**Problem to solve:** Print the data that follows exactly.

▶

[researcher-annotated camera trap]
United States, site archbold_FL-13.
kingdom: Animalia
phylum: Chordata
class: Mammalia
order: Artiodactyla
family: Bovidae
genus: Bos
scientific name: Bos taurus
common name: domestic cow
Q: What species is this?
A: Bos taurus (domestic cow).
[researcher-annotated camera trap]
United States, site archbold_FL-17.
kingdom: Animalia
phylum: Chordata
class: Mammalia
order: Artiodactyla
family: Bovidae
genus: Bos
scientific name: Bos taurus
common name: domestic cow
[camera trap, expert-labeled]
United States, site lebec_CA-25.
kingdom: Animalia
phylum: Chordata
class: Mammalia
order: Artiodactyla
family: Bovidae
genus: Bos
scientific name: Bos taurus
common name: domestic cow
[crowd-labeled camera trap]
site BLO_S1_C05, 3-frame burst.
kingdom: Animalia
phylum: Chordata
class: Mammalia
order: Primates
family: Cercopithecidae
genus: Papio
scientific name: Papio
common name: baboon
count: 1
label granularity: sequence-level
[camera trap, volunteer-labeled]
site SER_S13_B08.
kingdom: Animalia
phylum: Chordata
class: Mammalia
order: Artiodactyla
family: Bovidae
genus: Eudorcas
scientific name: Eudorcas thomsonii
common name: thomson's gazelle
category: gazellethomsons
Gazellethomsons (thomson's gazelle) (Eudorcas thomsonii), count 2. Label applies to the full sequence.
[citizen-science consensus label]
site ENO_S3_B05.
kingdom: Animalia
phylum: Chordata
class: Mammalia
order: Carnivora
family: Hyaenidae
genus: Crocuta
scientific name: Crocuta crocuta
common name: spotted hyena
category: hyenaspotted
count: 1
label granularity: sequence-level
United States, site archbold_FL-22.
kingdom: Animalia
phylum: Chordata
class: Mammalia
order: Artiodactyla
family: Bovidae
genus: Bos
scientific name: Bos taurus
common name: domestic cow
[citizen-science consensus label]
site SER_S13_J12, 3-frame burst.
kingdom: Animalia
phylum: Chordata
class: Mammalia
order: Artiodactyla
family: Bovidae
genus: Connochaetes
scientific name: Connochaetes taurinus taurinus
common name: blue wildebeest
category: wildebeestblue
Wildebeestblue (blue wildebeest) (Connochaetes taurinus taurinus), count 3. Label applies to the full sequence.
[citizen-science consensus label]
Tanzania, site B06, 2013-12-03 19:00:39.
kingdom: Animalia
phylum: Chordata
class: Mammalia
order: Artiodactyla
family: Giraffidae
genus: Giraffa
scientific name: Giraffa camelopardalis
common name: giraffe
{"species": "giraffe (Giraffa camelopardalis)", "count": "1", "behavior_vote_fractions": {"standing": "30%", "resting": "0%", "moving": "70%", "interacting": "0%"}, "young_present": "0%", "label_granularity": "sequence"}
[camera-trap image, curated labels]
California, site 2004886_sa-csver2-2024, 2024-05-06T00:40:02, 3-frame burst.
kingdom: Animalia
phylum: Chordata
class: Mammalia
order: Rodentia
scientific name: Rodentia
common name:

◀

**Response to the exercise:**
[researcher-annotated camera trap]
United States, site archbold_FL-13.
kingdom: Animalia
phylum: Chordata
class: Mammalia
order: Artiodactyla
family: Bovidae
genus: Bos
scientific name: Bos taurus
common name: domestic cow
Q: What species is this?
A: Bos taurus (domestic cow).
[researcher-annotated camera trap]
United States, site archbold_FL-17.
kingdom: Animalia
phylum: Chordata
class: Mammalia
order: Artiodactyla
family: Bovidae
genus: Bos
scientific name: Bos taurus
common name: domestic cow
[camera trap, expert-labeled]
United States, site lebec_CA-25.
kingdom: Animalia
phylum: Chordata
class: Mammalia
order: Artiodactyla
family: Bovidae
genus: Bos
scientific name: Bos taurus
common name: domestic cow
[crowd-labeled camera trap]
site BLO_S1_C05, 3-frame burst.
kingdom: Animalia
phylum: Chordata
class: Mammalia
order: Primates
family: Cercopithecidae
genus: Papio
scientific name: Papio
common name: baboon
count: 1
label granularity: sequence-level
[camera trap, volunteer-labeled]
site SER_S13_B08.
kingdom: Animalia
phylum: Chordata
class: Mammalia
order: Artiodactyla
family: Bovidae
genus: Eudorcas
scientific name: Eudorcas thomsonii
common name: thomson's gazelle
category: gazellethomsons
Gazellethomsons (thomson's gazelle) (Eudorcas thomsonii), count 2. Label applies to the full sequence.
[citizen-science consensus label]
site ENO_S3_B05.
kingdom: Animalia
phylum: Chordata
class: Mammalia
order: Carnivora
family: Hyaenidae
genus: Crocuta
scientific name: Crocuta crocuta
common name: spotted hyena
category: hyenaspotted
count: 1
label granularity: sequence-level
United States, site archbold_FL-22.
kingdom: Animalia
phylum: Chordata
class: Mammalia
order: Artiodactyla
family: Bovidae
genus: Bos
scientific name: Bos taurus
common name: domestic cow
[citizen-science consensus label]
site SER_S13_J12, 3-frame burst.
kingdom: Animalia
phylum: Chordata
class: Mammalia
order: Artiodactyla
family: Bovidae
genus: Connochaetes
scientific name: Connochaetes taurinus taurinus
common name: blue wildebeest
category: wildebeestblue
Wildebeestblue (blue wildebeest) (Connochaetes taurinus taurinus), count 3. Label applies to the full sequence.
[citizen-science consensus label]
Tanzania, site B06, 2013-12-03 19:00:39.
kingdom: Animalia
phylum: Chordata
class: Mammalia
order: Artiodactyla
family: Giraffidae
genus: Giraffa
scientific name: Giraffa camelopardalis
common name: giraffe
{"species": "giraffe (Giraffa camelopardalis)", "count": "1", "behavior_vote_fractions": {"standing": "30%", "resting": "0%", "moving": "70%", "interacting": "0%"}, "young_present": "0%", "label_granularity": "sequence"}
[camera-trap image, curated labels]
California, site 2004886_sa-csver2-2024, 2024-05-06T00:40:02, 3-frame burst.
kingdom: Animalia
phylum: Chordata
class: Mammalia
order: Rodentia
scientific name: Rodentia
common name:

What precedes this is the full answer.